One important consequece of this is that we can look at a segment \((0, t]\) of a Poisson process either forward or backward in time and it ‘looks the same.’ Looked at backwards, the interarrival intervals are \(X_{n+1}^{*}, X_{n}, \ldots, X_{2}\). These intervals are IID, and \(X_{1}\) is then determined as \(t-X_{n+1}^{*}-X_{n}-\cdots-X_{2}\). We will not make any particular use of this property here, but we will later explore this property of time-reversibility for other types of processes. For Poisson processes, this reversibility is intuitively obvious from the stationary and independent properties. It is less obvious how to express this condition by equations, but that is not really necessary at this point.
Reference
10As usual, we are ignoring those points where \(u_{i}=u_{j}\) for some \(i\), \(j\), since the set of such points has 0 probability.
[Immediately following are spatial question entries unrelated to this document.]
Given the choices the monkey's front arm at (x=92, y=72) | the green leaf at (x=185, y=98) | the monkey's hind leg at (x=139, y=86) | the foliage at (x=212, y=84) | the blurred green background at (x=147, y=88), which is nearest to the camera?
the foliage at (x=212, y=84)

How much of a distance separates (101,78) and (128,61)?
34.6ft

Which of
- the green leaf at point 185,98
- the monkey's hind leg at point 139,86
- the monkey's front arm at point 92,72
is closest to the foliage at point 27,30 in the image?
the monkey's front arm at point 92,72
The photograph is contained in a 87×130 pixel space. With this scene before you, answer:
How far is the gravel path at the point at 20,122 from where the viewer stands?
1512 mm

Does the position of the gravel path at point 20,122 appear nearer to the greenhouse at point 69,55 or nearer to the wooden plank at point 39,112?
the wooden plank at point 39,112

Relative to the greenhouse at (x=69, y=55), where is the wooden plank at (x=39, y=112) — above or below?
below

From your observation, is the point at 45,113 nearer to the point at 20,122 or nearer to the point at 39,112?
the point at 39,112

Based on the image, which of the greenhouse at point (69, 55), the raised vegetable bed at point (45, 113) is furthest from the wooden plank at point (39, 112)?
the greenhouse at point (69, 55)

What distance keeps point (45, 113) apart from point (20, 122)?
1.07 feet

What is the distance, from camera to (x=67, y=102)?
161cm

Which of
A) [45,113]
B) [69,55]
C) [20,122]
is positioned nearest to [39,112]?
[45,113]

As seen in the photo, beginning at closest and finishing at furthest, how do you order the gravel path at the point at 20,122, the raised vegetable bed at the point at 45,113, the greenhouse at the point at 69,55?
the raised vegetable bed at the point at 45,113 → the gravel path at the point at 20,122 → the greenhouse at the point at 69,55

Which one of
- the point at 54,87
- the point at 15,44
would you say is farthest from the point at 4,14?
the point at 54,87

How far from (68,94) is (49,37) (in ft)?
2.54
11There is certainly also the intuitive notion, given \(n\) arrivals in \((0, t]\), and given the stationary and independent increment properties of the Poisson process, that those \(n\) arrivals can be viewed as uniformly distributed. One way to view this is to visualize the Poisson process as the sum of a very large number \(k\) of independent processes of rate \(\lambda / k\) each. Then, given \(N(t)=n\), with \(k>>n\), there is negligible probability of more than one arrival from any one process, and for each of the n processes with arrivals, that arrival is uniformly distributed in \((0, t]\).